As industries develop, hydrogenated benzene finds new life. The push for lighter, tougher plastics depends on raw materials that blend strength, processability, and chemical stability. Cyclohexane lands at the intersection, feeding the production lines of engineering plastics and high-performance fibers. Custom adhesives for electronics depend on non-reactive solvents that don’t damage sensitive circuitry—a sweet spot for hydrogenated benzene.
In the energy sector, battery and fuel cell advancements occasionally tap cyclohexane’s storage and transport properties. Its high hydrogen content sparks research into new applications for hydrogen storage—a lab curiosity now, but promising enough to feature in exploratory projects. Researchers track purity profiles and scalability, knowing that successful adoption in energy storage could trigger a shift in demand and distribution methods.
Hydrogenated benzene doesn’t escape every challenge. Global supply chains swing with market price shifts, creating unexpected pressure. End users build supplier networks that hedge risks by sourcing from multiple refiners, especially those who qualify for preferred import-export regulations. Long-running price stability in local markets sometimes feels like a mirage when global crude costs shoot up overnight.
Maintenance presents everyday hurdles. Over time, gaskets, pipes, and seals degrade with solvent exposure. Engineers develop maintenance cycles based on solvent compatibility tests, extending equipment lifespans and avoiding sudden shutdowns. Regular equipment review becomes a habit, not a chore, as teams recognize the costs of unexpected failures.
From an ethical standpoint, responsible producers prioritize fair labor practices, environmental responsibility, and transparent supply chains. Customers seek suppliers certifying ethical sourcing, spurring the adoption of third-party audits and responsible care programs. A product may shine in the lab, but sustainable operations cement its place in the market.

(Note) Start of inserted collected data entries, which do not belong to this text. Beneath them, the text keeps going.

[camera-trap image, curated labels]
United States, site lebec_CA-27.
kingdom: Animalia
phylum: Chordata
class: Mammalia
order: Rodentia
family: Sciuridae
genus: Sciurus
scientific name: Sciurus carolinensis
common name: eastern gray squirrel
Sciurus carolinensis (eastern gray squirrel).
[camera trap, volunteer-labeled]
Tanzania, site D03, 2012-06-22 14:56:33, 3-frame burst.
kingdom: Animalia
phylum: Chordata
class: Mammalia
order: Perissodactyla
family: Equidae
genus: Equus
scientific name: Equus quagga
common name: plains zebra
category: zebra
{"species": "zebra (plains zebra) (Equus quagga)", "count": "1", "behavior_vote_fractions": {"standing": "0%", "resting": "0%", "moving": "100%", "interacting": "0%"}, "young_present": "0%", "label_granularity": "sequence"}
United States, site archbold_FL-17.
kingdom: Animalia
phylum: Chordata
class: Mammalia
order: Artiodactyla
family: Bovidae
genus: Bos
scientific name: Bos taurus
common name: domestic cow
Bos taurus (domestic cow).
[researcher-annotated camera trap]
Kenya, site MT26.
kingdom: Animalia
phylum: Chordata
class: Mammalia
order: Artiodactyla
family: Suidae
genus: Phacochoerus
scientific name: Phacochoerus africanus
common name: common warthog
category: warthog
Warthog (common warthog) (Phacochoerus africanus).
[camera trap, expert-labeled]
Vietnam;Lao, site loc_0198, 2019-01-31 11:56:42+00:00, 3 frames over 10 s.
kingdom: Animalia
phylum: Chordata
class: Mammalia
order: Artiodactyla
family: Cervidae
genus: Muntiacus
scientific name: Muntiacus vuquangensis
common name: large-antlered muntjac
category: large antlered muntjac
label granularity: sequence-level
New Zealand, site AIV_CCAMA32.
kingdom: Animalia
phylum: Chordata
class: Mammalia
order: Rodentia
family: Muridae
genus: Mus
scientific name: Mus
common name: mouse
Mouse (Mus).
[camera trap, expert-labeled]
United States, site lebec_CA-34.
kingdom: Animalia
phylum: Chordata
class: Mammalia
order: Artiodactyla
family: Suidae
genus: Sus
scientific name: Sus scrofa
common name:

Sustainable sourcing and tightening regulations will shape the future of hydrogenated benzene. Producers experimenting with renewable feedstocks lead the curve, aiming for lower-carbon raw materials and implementing closed-loop recycling. Engineers and managers committed to continuous improvement push for higher yield processes with fewer byproducts.
The future likely holds further reductions in emissions, broader use of renewable hydrogen, and more widespread automation to catch quality issues early. Experience shows that every incremental improvement—better training, more robust equipment, regular audits—pays off in both product quality and workplace safety.
Hydrogenated benzene’s journey, from raw benzene to finished cyclohexane and then into the hands of manufacturers, highlights the power of steady, knowledgeable work. Each step—in production, transport, storage, and end use—shows what happens when attention to detail and a drive for better outcomes guide decision making. As demand for safer, more sustainable chemicals rises, this product offers a path worth watching—one guided by a blend of practical experience, chemical know-how, and growing respect for the environment.